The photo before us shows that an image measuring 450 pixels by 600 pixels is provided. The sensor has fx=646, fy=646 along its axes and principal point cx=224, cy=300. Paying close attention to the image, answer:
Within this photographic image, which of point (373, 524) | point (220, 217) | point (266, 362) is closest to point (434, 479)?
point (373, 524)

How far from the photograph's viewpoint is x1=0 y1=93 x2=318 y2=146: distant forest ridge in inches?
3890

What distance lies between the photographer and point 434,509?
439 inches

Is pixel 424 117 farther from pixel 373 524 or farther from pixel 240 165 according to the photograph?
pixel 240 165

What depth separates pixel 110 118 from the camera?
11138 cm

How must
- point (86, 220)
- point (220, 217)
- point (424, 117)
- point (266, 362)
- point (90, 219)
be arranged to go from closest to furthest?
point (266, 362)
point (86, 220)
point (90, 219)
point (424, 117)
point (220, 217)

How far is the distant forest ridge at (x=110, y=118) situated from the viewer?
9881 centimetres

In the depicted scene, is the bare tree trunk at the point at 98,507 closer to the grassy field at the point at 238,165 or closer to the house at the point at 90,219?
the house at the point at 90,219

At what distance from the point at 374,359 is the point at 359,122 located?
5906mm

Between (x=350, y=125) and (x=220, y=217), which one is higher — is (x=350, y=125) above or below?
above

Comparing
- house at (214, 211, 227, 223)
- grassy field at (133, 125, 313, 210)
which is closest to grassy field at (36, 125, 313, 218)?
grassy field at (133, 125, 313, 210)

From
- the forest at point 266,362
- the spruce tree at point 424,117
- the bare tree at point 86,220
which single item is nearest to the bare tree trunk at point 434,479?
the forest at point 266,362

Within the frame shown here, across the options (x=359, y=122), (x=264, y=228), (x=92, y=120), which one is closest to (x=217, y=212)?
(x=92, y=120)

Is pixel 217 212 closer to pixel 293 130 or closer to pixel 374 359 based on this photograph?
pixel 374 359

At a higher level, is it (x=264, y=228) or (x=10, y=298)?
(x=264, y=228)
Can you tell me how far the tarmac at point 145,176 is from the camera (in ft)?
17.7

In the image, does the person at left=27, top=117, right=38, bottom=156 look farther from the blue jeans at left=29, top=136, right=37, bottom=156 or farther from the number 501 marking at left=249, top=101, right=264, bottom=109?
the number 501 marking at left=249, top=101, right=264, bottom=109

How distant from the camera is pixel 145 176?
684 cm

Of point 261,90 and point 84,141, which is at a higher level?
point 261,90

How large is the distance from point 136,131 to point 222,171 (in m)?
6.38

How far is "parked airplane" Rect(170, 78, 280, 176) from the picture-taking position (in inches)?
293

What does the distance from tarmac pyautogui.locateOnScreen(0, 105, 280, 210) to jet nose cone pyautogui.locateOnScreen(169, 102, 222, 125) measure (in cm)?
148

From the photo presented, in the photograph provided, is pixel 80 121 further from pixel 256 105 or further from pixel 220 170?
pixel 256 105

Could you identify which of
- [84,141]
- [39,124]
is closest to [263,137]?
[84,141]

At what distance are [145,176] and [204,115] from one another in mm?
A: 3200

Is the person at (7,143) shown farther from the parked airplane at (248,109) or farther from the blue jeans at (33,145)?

====

**The request**
Swap every "parked airplane" in the entries above for "parked jet", and give all the entries again with nothing else changed.

**Solution**
The photo before us shows that an image measuring 450 pixels by 600 pixels is provided. The sensor has fx=646, fy=646 along its axes and principal point cx=224, cy=300. Paying close attention to the image, answer:
Within this photographic image, which of point (373, 524) | point (220, 217) | point (266, 362) is closest to point (434, 479)?
point (373, 524)

How far from the photograph's viewpoint is x1=0 y1=93 x2=318 y2=146: distant forest ridge in inches?
3890

What distance lies between the photographer and point 434,509?
439 inches

Is pixel 424 117 farther from pixel 373 524 or farther from pixel 240 165 according to the photograph?
pixel 240 165

What depth separates pixel 110 118 from the camera?
11138 cm

How must
- point (86, 220)
- point (220, 217)
- point (424, 117)
- point (266, 362)
- point (90, 219)
be arranged to go from closest to furthest?
point (266, 362)
point (86, 220)
point (90, 219)
point (424, 117)
point (220, 217)

How far is the distant forest ridge at (x=110, y=118) situated from the viewer?
9881 centimetres

In the depicted scene, is the bare tree trunk at the point at 98,507 closer to the grassy field at the point at 238,165 or closer to the house at the point at 90,219?
the house at the point at 90,219

At what distance from the point at 374,359 is the point at 359,122 located?
5906mm

Between (x=350, y=125) and (x=220, y=217), which one is higher — is (x=350, y=125) above or below?
above

Comparing
- house at (214, 211, 227, 223)
- grassy field at (133, 125, 313, 210)
which is closest to grassy field at (36, 125, 313, 218)?
grassy field at (133, 125, 313, 210)

From
- the forest at point 266,362
- the spruce tree at point 424,117
- the bare tree at point 86,220
which single item is nearest to the bare tree trunk at point 434,479?
the forest at point 266,362

Within the frame shown here, across the options (x=359, y=122), (x=264, y=228), (x=92, y=120), which one is closest to (x=217, y=212)?
(x=92, y=120)

Is pixel 217 212 closer to pixel 293 130 or closer to pixel 374 359 based on this photograph?
pixel 374 359

At a higher level, is it (x=264, y=228) or (x=10, y=298)?
(x=264, y=228)
Can you tell me how far the tarmac at point 145,176 is from the camera (in ft)?
17.7

In the image, does the person at left=27, top=117, right=38, bottom=156 look farther from the blue jeans at left=29, top=136, right=37, bottom=156 or farther from the number 501 marking at left=249, top=101, right=264, bottom=109?
the number 501 marking at left=249, top=101, right=264, bottom=109

How distant from the camera is pixel 145 176?
684 cm

Of point 261,90 and point 84,141, which is at a higher level?
point 261,90

How large is the distance from point 136,131 to point 222,171 (in m)?
6.38

How far is "parked jet" Rect(170, 78, 280, 176) from the picture-taking position (in inches)?
293

What does the distance from tarmac pyautogui.locateOnScreen(0, 105, 280, 210) to jet nose cone pyautogui.locateOnScreen(169, 102, 222, 125) measure (in cm)?
148

From the photo presented, in the photograph provided, is pixel 80 121 further from pixel 256 105 or further from pixel 220 170?
pixel 256 105

Could you identify which of
- [84,141]
- [39,124]
is closest to [263,137]?
[84,141]

At what distance are [145,176] and [204,115] from one another in mm?
A: 3200

Is the person at (7,143) shown farther from the parked jet at (248,109) or farther from the blue jeans at (33,145)?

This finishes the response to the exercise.